Me persigue el sonido de mis dedos diestros desplazando las pequeñas mil piezas del puzle de un lado a otro, observando atentamente sus colores y formas, llegando a pensar "¿qué estoy haciendo?". La caja del rompecabezas bien podría ser mi mente. Hurgo entre piezas de recuerdos, removiendo antiguos dolores.
Después de pasar algunas horas entreteniéndome, llega el silencio oscuro y angustioso. Me pregunto por qué P. y yo no podemos dejar de enredarnos. Una lágrima reposa en la comisura izquierda de mi boca. ¿Por qué no podemos hablar sin que desaparezca? ¿Por qué es tan cambiante?
Debo aceptar la realidad, por eso es necesario que vuelva a escribir sobre este plano.
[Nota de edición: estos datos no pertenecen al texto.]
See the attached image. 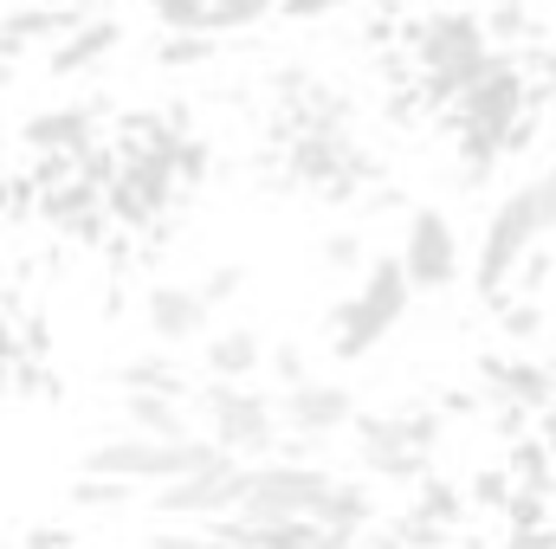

Para P. soy un objeto, tengo una utilidad física: darle placer. Nos veremos únicamente con este fin, una vez al mes. Después del acto sensual, P. desaparecerá como de costumbre. Nada de afecto, nada de peleas, nada de interés, nada de trato humanizante. En su lugar, habrá días de silencio y alejamiento. No compartiremos más que unas horas mensuales de intercambio físico y energético. Esto es todo (o nada, realmente).
Honestamente, no sé si esperé tres meses para esto. O al menos, no lo imaginaba exactamente así. P. decía que ya hablaríamos cuando yo estuviera en Buenos Aires. Creo que preferiría estar lejos suyo por miles de kilómetros, y no por el motivo actual. Ya que nunca podremos estar sentimentalmente juntos, ¿no podríamos al menos sostener un vínculo que valga la pena? Sí, ya sé, no quiere tener nada conmigo. O tomo esto, con todos los sentimientos que me produce, o lo dejo. Él no me retendrá, no hará ni dirá nada, porque no le importo, porque no soy un espejo. No soy nada, de hecho. Ni lo seré nunca. De ser, sería una mancha blanca, una tiniebla, un faro invisible por la niebla, un ahogado que es expulsado por el mar y horroriza a los transeúntes.